7. “Love Is Gone” by David Guetta
This is perfect for when the breakup is fresh (the very day itself). Maybe you are in your car, or in your room blasting this song out of your headphones, it doesn’t matter because it is time to feel like you don’t give a crap. Do a possessed crazy dance and ignore the urge to crawl back to your ex. Feel the bass, memorise the words, sing along and lose yourself in the song (lying in bed really still and letting the music bring you to another place helps too).
Music-wise: David Guetta is a French house deejay and this sort of repetitive – almost hypnotising – house music is great to try to hammer a message into your brain. The bass line is powerful (check out the music video for the carefree moves the jilted waitress does).
Best line: “When everything that felt so right is wrong / now that the love is gone” “Can’t find a reason to keep holding on / now that the love is gone”
8. “Total Eclipse Of The Heart” by Bonnie Tyler
This is definitely a golden hit of the 80s (a Platinum-certified power ballad, to be exact), a fantastic example of the strength of a female rock star which we don’t get much of anymore.
Released 30 years ago in 1983, a 2013 UK survey found that it topped the list of most popular songs to sing in the shower – above Justin Bieber and One Direction!
There is something totally heart-wrenching about the song tune (I lay in bed throughout several different break-ups sobbing to this song). The words however, are wide open for interpretation with a lot of euphemisms, ‘we’re living in a powder keg and giving off sparks’ kind of stuff, providing different meaning to different listeners.

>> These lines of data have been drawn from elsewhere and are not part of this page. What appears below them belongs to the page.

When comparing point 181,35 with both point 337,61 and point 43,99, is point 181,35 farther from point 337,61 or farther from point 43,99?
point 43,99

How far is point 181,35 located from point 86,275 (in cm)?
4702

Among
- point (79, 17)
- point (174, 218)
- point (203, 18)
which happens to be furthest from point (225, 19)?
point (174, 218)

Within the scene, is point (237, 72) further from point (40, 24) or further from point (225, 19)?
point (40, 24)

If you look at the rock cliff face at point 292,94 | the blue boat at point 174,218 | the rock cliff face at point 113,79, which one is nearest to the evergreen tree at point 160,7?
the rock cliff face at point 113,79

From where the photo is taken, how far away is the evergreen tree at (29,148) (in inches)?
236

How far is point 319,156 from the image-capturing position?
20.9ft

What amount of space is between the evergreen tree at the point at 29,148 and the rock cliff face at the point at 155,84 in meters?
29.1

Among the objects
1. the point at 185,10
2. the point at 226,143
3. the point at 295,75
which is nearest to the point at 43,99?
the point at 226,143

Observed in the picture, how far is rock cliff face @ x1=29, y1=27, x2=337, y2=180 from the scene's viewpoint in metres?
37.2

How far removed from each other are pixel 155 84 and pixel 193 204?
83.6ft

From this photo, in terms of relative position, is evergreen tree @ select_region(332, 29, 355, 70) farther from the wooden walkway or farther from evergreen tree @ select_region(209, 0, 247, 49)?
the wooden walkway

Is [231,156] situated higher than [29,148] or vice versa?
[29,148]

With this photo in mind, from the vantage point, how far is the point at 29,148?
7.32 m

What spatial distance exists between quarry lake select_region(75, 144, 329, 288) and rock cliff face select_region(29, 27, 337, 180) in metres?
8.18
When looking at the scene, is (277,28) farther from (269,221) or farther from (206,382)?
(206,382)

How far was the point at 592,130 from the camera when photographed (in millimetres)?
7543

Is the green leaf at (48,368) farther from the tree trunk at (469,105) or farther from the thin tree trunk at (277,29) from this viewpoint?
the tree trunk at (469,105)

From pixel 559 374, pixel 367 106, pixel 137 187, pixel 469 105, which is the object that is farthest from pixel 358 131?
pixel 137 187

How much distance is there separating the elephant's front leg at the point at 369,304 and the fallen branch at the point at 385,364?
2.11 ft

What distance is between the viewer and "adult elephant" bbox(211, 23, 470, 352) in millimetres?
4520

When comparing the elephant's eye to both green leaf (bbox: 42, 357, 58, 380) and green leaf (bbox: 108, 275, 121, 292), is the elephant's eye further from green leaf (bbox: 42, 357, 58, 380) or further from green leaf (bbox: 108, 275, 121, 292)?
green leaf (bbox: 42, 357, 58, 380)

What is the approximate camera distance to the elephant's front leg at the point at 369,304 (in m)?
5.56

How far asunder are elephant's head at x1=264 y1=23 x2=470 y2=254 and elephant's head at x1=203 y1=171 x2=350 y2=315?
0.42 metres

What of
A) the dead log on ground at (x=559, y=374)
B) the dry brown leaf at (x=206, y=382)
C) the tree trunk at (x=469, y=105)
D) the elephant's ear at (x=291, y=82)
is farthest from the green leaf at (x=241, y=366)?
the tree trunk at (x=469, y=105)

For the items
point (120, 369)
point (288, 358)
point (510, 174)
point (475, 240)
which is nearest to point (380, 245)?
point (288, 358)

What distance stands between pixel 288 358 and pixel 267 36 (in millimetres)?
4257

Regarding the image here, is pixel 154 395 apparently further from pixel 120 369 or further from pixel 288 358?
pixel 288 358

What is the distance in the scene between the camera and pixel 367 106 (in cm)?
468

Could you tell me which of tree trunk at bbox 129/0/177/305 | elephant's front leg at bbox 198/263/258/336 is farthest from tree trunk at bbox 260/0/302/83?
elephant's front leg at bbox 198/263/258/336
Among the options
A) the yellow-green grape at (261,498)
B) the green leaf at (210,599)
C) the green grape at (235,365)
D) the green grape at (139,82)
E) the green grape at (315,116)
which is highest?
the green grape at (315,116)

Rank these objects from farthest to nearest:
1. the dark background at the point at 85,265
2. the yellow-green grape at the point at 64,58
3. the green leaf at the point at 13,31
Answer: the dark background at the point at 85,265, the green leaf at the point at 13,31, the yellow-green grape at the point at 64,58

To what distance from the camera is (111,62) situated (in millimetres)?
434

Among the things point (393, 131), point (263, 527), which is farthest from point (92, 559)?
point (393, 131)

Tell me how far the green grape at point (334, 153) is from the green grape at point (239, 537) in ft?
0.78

Music-wise: It transitions from being sad, to hopeful and back to sad. Feel the music and the melody if you can’t appreciate the words. Watch for the builds and the falls in the dynamics of the song. Pure genius. There is a rough-edged quality to Tyler’s voice that appeals to many listeners. Ah, rock chicks of the 80s, they were the coolest.
Best line(s): “Once upon a time I was falling in love / now I’m only falling apart”
9. “Crazy” by Patsy Cline (best version ever is the one covered by The Kills)
The Kills took this really old song from the 60s and turned it into an extremely cool acoustic cover where Allison Mosshart’s smoky voice makes the song an intimate, borderline breaking-down, raw message to your ex-beau. (And she is smoking hot!) Patsy Cline made people think she is crazy sweet with this song like, “I was so crazy FOR you.” But Mosshart makes it sound like she’s just plain crazy.
Music-wise: The difference between the two versions of the song is like day and night. Cline’s version is typical of the 60s and The Kills’ version is pure raw acoustic.
Best line(s): “Crazy for thinking that my love could hold you / crazy for crying / and I’m crazy for trying, and I’m crazy for loving you”
10. “Anyone But You” by Jewel
This song will bring you to a barnyard party, where everything and everyone is moving in slow motion. You have been laying low after your break-up and your friends force you to dress up in a sundress, a pair of boots and a cowboy hat. They tell you to come out with them and have some fun, and to forget about HIM. But then you see him there.
This song is about that, the numbing moment you see your ex after the break-up.
Music-wise: Classic country music at its most authentic: everything including the style and the vocals. The words tell a story (as country music typically does) and the bridge brings up the whole emotion of the song with pure heart-breaking pain.
Best line(s): “I’d like to fall into your arms / with all your charms / but we both know how that would end / it would end with me crying / and you leaving again”
Karen is a born-and-bred Kuching singer/songwriter who made her debut with her single ‘Cold’ in 2011. She is a trained occupational therapist, experienced makeup artist and has been a writer her whole life. She writes on a variety of topics and the tried-and-tested lifestyle as she sees it; direct, witty and down-to-earth.